THE EXERCISE: Please update the records below so that each "golfer in thumbnail image" becomes "golfer in the preview image", with everything else left unchanged.

MATERIAL FOR THIS TASK:
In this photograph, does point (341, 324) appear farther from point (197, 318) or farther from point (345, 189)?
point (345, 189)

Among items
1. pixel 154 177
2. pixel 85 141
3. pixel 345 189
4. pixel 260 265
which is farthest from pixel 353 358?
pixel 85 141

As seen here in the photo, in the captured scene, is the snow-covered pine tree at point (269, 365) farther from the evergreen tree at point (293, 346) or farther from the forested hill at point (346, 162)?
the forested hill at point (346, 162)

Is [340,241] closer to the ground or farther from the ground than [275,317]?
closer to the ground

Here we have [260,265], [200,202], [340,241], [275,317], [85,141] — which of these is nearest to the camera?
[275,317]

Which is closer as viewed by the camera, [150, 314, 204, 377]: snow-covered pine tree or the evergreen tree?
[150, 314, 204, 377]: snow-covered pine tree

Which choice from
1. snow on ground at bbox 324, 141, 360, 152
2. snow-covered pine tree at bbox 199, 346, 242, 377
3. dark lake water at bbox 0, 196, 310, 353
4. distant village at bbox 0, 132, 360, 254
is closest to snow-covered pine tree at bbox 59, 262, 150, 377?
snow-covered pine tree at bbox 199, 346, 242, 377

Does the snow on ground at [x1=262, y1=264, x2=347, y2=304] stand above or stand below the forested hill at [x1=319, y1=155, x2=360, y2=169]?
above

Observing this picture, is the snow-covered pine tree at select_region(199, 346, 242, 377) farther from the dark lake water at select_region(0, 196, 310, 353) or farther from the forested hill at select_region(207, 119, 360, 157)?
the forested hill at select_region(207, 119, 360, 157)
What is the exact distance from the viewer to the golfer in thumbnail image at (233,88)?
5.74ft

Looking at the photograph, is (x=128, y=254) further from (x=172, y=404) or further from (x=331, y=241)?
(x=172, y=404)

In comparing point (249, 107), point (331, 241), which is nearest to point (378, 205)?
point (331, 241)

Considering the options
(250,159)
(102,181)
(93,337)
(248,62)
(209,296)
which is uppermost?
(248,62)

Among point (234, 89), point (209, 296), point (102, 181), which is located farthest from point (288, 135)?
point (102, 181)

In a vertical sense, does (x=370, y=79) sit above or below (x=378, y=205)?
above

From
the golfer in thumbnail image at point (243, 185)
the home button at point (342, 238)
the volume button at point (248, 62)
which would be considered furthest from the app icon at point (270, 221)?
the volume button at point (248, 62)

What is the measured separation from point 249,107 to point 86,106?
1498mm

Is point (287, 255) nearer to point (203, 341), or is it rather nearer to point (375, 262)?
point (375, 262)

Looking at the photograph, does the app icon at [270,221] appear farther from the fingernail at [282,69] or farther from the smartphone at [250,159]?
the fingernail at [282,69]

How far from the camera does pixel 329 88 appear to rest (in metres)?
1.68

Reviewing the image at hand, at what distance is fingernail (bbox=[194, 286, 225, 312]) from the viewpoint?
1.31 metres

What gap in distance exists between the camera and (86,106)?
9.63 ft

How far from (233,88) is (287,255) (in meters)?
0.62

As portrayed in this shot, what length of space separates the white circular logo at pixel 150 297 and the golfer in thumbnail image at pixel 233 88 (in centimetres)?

FINISHED ANSWER:
In this photograph, does point (341, 324) appear farther from point (197, 318) or farther from point (345, 189)?
point (345, 189)

Among items
1. pixel 154 177
2. pixel 85 141
3. pixel 345 189
4. pixel 260 265
which is farthest from pixel 353 358?
pixel 85 141

As seen here in the photo, in the captured scene, is the snow-covered pine tree at point (269, 365) farther from the evergreen tree at point (293, 346) or farther from the forested hill at point (346, 162)?
the forested hill at point (346, 162)

Is [340,241] closer to the ground or farther from the ground than [275,317]?
closer to the ground

Here we have [260,265], [200,202], [340,241], [275,317], [85,141] — which of these is nearest to the camera?
[275,317]

Which is closer as viewed by the camera, [150, 314, 204, 377]: snow-covered pine tree or the evergreen tree?
[150, 314, 204, 377]: snow-covered pine tree

Which choice from
1. snow on ground at bbox 324, 141, 360, 152
2. snow-covered pine tree at bbox 199, 346, 242, 377
3. dark lake water at bbox 0, 196, 310, 353
4. distant village at bbox 0, 132, 360, 254
is closest to snow-covered pine tree at bbox 59, 262, 150, 377?
snow-covered pine tree at bbox 199, 346, 242, 377

Does the snow on ground at [x1=262, y1=264, x2=347, y2=304] stand above or stand below the forested hill at [x1=319, y1=155, x2=360, y2=169]?
above

Observing this picture, is the snow-covered pine tree at select_region(199, 346, 242, 377) farther from the dark lake water at select_region(0, 196, 310, 353) or farther from the forested hill at select_region(207, 119, 360, 157)?
the forested hill at select_region(207, 119, 360, 157)
What is the exact distance from the viewer to the golfer in the preview image at (233,88)?
5.74ft

Looking at the photograph, is (x=128, y=254) further from (x=172, y=404) or further from (x=331, y=241)?
(x=172, y=404)

In comparing point (249, 107), point (331, 241), which is nearest to point (378, 205)?
point (331, 241)

Considering the options
(250,159)
(102,181)
(93,337)
(248,62)
(209,296)
which is uppermost?
(248,62)

Among point (234, 89), point (209, 296), point (102, 181), which is located farthest from point (288, 135)?
point (102, 181)

In a vertical sense, does (x=370, y=79) sit above or below (x=378, y=205)?
above

From
the golfer in the preview image at point (243, 185)
the home button at point (342, 238)
the volume button at point (248, 62)
which would be considered furthest from the app icon at point (270, 221)?
the volume button at point (248, 62)

What is the measured separation from point 249,107 to point 86,106?
1498mm

Is point (287, 255) nearer to point (203, 341), or is it rather nearer to point (375, 262)?
point (375, 262)

Looking at the photograph, does the app icon at [270,221] appear farther from the fingernail at [282,69] or farther from the smartphone at [250,159]?
the fingernail at [282,69]

How far from the camera does pixel 329 88 appear to rest (in metres)?
1.68

Reviewing the image at hand, at what distance is fingernail (bbox=[194, 286, 225, 312]) from the viewpoint?
1.31 metres

What gap in distance exists between the camera and (86,106)?
9.63 ft

How far from (233,88) is (287,255) (in meters)?
0.62

As portrayed in this shot, what length of space separates the white circular logo at pixel 150 297 and the golfer in the preview image at pixel 233 88 (in centimetres)?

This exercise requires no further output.